• _TASK REQUIREMENTS_: Output only the lines of the entries that follow, starting at the one with "genus: Aepyceros" and running down to the one with "scientific name: Odocoileus virginianus", both included and unchanged.

+++ EXCERPTED RECORDS +++

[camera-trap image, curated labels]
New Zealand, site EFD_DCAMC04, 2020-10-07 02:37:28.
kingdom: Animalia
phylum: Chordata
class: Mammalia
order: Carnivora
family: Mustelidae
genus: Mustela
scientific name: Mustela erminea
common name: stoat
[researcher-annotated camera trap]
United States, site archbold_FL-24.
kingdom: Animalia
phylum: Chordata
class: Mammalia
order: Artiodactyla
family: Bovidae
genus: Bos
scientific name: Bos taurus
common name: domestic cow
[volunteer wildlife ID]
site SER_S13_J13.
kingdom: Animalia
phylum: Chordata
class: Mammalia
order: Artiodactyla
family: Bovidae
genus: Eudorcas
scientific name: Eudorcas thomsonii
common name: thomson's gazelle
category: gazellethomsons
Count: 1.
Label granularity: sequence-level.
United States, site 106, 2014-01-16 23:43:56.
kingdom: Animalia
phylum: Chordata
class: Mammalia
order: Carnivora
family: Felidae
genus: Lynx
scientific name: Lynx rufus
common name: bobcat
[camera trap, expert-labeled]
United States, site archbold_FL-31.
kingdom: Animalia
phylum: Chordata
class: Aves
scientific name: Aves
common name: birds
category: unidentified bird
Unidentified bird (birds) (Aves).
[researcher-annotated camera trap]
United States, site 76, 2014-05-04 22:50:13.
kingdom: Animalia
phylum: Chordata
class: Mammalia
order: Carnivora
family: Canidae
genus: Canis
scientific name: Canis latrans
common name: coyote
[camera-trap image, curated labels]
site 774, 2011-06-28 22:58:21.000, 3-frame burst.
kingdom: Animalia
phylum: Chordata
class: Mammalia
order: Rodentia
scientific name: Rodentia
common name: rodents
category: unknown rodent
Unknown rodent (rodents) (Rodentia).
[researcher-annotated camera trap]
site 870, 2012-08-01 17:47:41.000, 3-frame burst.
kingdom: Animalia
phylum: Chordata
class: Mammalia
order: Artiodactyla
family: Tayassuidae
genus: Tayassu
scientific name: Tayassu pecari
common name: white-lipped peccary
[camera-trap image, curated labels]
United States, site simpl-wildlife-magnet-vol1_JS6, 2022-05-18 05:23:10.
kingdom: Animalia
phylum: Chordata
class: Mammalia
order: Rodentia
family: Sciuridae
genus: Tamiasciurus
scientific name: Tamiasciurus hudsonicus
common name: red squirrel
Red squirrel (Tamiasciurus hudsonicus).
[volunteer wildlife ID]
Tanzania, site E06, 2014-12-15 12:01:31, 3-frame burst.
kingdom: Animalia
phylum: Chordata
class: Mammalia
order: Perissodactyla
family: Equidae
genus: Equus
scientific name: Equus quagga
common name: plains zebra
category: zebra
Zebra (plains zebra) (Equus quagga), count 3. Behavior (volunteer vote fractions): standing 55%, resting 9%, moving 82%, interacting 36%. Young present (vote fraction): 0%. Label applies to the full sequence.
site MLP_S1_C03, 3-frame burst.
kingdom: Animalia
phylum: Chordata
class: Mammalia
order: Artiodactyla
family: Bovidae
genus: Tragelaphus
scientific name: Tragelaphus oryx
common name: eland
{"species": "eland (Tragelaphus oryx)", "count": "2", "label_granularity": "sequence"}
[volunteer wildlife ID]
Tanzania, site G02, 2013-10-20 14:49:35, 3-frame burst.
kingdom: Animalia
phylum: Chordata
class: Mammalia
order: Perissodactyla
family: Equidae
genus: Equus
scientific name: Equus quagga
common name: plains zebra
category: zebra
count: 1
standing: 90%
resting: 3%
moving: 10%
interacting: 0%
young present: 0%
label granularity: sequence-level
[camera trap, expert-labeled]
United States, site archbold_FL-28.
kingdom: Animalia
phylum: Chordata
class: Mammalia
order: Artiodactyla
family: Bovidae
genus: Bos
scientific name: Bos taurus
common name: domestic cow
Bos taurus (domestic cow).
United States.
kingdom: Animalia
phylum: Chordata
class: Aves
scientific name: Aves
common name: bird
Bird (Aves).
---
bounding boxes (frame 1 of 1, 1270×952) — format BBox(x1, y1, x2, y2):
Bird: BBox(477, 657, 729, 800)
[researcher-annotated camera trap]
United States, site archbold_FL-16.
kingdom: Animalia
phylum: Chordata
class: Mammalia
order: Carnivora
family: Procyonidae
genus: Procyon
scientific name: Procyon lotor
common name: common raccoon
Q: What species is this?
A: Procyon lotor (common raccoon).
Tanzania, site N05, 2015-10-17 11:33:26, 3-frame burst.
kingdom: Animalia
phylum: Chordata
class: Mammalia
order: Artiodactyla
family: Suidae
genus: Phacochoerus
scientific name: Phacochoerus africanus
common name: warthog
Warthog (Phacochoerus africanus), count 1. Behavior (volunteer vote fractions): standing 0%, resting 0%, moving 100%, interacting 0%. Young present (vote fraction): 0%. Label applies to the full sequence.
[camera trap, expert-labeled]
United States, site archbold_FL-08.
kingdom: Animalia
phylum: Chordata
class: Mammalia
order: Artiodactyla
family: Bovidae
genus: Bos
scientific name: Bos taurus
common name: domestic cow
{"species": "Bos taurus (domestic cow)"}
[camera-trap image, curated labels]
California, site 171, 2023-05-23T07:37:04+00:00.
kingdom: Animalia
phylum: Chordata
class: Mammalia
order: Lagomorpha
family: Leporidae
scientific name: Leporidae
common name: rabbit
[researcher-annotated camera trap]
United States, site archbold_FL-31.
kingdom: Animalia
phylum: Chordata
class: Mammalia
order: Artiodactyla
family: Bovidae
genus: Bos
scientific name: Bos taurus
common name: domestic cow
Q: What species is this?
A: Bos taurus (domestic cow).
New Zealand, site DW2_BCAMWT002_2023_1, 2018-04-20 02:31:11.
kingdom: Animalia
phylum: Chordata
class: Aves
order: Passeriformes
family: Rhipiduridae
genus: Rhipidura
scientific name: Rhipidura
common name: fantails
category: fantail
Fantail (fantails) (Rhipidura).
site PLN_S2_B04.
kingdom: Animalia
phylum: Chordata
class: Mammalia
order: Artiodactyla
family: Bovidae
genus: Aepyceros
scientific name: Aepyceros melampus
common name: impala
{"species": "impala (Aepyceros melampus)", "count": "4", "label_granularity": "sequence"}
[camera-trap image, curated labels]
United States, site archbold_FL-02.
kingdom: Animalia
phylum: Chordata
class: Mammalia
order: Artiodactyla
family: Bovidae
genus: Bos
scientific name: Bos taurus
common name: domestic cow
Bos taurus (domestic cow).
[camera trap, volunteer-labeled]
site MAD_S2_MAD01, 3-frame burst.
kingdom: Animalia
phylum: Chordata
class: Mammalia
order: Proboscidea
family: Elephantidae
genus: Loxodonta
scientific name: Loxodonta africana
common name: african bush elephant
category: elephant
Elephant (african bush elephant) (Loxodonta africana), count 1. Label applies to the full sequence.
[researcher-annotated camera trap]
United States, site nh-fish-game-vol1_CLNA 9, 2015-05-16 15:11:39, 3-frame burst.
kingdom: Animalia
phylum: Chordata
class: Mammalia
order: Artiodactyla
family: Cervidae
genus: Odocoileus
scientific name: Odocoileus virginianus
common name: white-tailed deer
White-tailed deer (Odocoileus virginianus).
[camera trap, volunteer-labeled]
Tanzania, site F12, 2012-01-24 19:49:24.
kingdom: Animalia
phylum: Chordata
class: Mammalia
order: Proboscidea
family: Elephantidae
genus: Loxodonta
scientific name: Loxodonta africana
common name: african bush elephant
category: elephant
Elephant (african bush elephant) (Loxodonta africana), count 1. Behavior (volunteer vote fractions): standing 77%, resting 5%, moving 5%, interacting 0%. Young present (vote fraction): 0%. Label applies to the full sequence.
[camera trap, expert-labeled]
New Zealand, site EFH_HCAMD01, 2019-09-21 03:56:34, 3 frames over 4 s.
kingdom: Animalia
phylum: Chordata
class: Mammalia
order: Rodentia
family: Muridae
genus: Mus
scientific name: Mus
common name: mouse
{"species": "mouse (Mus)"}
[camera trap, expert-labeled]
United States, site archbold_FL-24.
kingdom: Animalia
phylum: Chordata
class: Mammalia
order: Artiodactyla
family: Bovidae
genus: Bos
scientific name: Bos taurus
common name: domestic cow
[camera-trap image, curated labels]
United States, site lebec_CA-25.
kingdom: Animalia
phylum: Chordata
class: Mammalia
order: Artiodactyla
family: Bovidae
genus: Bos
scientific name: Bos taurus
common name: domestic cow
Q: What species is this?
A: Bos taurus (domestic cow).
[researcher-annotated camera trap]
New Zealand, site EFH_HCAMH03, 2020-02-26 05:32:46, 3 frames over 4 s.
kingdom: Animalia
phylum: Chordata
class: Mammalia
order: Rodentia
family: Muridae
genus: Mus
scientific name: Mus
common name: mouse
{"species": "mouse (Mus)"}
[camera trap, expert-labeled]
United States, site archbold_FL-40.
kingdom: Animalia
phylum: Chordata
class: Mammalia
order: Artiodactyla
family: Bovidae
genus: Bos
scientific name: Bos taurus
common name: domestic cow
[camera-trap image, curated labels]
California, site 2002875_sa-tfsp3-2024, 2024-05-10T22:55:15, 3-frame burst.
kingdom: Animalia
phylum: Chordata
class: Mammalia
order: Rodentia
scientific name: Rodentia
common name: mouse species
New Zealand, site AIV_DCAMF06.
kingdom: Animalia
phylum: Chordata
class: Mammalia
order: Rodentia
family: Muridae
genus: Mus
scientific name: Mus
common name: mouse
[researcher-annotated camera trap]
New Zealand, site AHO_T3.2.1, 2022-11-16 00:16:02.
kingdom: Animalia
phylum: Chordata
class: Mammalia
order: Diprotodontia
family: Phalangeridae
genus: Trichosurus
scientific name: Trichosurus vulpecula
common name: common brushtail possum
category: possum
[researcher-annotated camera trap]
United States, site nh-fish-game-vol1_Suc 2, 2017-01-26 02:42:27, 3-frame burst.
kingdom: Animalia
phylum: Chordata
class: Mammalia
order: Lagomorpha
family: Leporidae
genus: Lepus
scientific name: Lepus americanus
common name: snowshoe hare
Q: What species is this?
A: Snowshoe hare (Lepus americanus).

+++

• _RESULT OF THE TASK_:
genus: Aepyceros
scientific name: Aepyceros melampus
common name: impala
{"species": "impala (Aepyceros melampus)", "count": "4", "label_granularity": "sequence"}
[camera-trap image, curated labels]
United States, site archbold_FL-02.
kingdom: Animalia
phylum: Chordata
class: Mammalia
order: Artiodactyla
family: Bovidae
genus: Bos
scientific name: Bos taurus
common name: domestic cow
Bos taurus (domestic cow).
[camera trap, volunteer-labeled]
site MAD_S2_MAD01, 3-frame burst.
kingdom: Animalia
phylum: Chordata
class: Mammalia
order: Proboscidea
family: Elephantidae
genus: Loxodonta
scientific name: Loxodonta africana
common name: african bush elephant
category: elephant
Elephant (african bush elephant) (Loxodonta africana), count 1. Label applies to the full sequence.
[researcher-annotated camera trap]
United States, site nh-fish-game-vol1_CLNA 9, 2015-05-16 15:11:39, 3-frame burst.
kingdom: Animalia
phylum: Chordata
class: Mammalia
order: Artiodactyla
family: Cervidae
genus: Odocoileus
scientific name: Odocoileus virginianus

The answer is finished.